Substitute "blue light" for each occurrence of "blue glow" in the records below and reproduce them with everything else unchanged.

* _Spatial relation records_:
=-=-=-=-=
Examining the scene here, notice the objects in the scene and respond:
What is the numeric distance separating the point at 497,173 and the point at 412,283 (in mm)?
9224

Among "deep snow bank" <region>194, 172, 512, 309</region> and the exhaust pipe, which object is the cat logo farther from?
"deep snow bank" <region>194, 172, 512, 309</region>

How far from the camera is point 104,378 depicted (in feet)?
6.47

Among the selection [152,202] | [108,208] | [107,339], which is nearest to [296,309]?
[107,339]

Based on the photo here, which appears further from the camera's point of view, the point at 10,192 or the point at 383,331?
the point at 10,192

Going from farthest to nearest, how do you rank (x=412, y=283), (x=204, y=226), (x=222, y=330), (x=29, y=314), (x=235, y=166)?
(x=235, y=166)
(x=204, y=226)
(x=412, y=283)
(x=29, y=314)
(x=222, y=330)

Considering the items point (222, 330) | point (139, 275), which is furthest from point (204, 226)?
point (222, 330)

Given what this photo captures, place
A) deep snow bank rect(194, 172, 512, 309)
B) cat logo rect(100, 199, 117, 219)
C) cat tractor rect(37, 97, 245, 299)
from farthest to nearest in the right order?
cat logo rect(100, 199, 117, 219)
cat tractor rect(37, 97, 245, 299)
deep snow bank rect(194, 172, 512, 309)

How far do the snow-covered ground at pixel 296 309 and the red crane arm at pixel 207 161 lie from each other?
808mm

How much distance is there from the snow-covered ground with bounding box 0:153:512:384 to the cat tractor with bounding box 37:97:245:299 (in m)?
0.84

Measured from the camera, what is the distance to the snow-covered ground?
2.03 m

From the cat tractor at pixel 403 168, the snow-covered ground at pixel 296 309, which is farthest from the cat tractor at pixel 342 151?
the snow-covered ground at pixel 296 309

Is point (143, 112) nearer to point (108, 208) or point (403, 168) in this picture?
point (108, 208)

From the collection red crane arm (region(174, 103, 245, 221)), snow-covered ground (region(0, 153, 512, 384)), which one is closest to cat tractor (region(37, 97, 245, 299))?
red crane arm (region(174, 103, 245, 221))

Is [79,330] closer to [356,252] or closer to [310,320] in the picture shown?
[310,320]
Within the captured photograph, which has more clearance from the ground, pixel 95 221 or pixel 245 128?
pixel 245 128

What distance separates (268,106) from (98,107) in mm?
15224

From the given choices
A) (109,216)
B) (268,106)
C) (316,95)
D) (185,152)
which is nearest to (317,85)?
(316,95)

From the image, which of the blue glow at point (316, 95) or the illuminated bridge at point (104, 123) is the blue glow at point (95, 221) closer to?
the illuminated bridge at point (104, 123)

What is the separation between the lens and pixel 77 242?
=-=-=-=-=
* _ANSWER TO THIS EXERCISE_:
Examining the scene here, notice the objects in the scene and respond:
What is the numeric distance separating the point at 497,173 and the point at 412,283 (in mm)?
9224

Among "deep snow bank" <region>194, 172, 512, 309</region> and the exhaust pipe, which object is the cat logo farther from?
"deep snow bank" <region>194, 172, 512, 309</region>

How far from the camera is point 104,378 depicted (in feet)?
6.47

Among the selection [152,202] | [108,208] | [107,339], which is nearest to [296,309]?
[107,339]

Based on the photo here, which appears further from the camera's point of view, the point at 10,192 or the point at 383,331?
the point at 10,192

Going from farthest to nearest, how do you rank (x=412, y=283), (x=204, y=226), (x=222, y=330), (x=29, y=314), (x=235, y=166)?
(x=235, y=166)
(x=204, y=226)
(x=412, y=283)
(x=29, y=314)
(x=222, y=330)

Considering the items point (222, 330) | point (139, 275), which is furthest from point (204, 226)?
point (222, 330)

Given what this photo captures, place
A) deep snow bank rect(194, 172, 512, 309)
B) cat logo rect(100, 199, 117, 219)
C) cat tractor rect(37, 97, 245, 299)
from farthest to nearest in the right order?
cat logo rect(100, 199, 117, 219)
cat tractor rect(37, 97, 245, 299)
deep snow bank rect(194, 172, 512, 309)

How far do the snow-covered ground at pixel 296 309 and the red crane arm at pixel 207 161 lie from each other?
808mm

How much distance is there from the snow-covered ground with bounding box 0:153:512:384 to the cat tractor with bounding box 37:97:245:299 (in m)?
0.84

Measured from the camera, what is the distance to the snow-covered ground?
2.03 m

From the cat tractor at pixel 403 168, the snow-covered ground at pixel 296 309, which is farthest from the cat tractor at pixel 342 151?
the snow-covered ground at pixel 296 309

Is point (143, 112) nearer to point (108, 208) or point (403, 168) in this picture?
point (108, 208)

From the collection red crane arm (region(174, 103, 245, 221)), snow-covered ground (region(0, 153, 512, 384)), which one is closest to cat tractor (region(37, 97, 245, 299))?
red crane arm (region(174, 103, 245, 221))

Is [79,330] closer to [356,252] or closer to [310,320] in the picture shown?
[310,320]
Within the captured photograph, which has more clearance from the ground, pixel 95 221 or pixel 245 128?
pixel 245 128

What distance separates (268,106) from (98,107) in mm?
15224

From the given choices
A) (109,216)
B) (268,106)
C) (316,95)
D) (185,152)
which is nearest to (317,85)?
(316,95)

From the image, which of the blue light at point (316, 95) or the illuminated bridge at point (104, 123) is the blue light at point (95, 221) closer to?
the illuminated bridge at point (104, 123)

What is the separation between the lens and pixel 77 242?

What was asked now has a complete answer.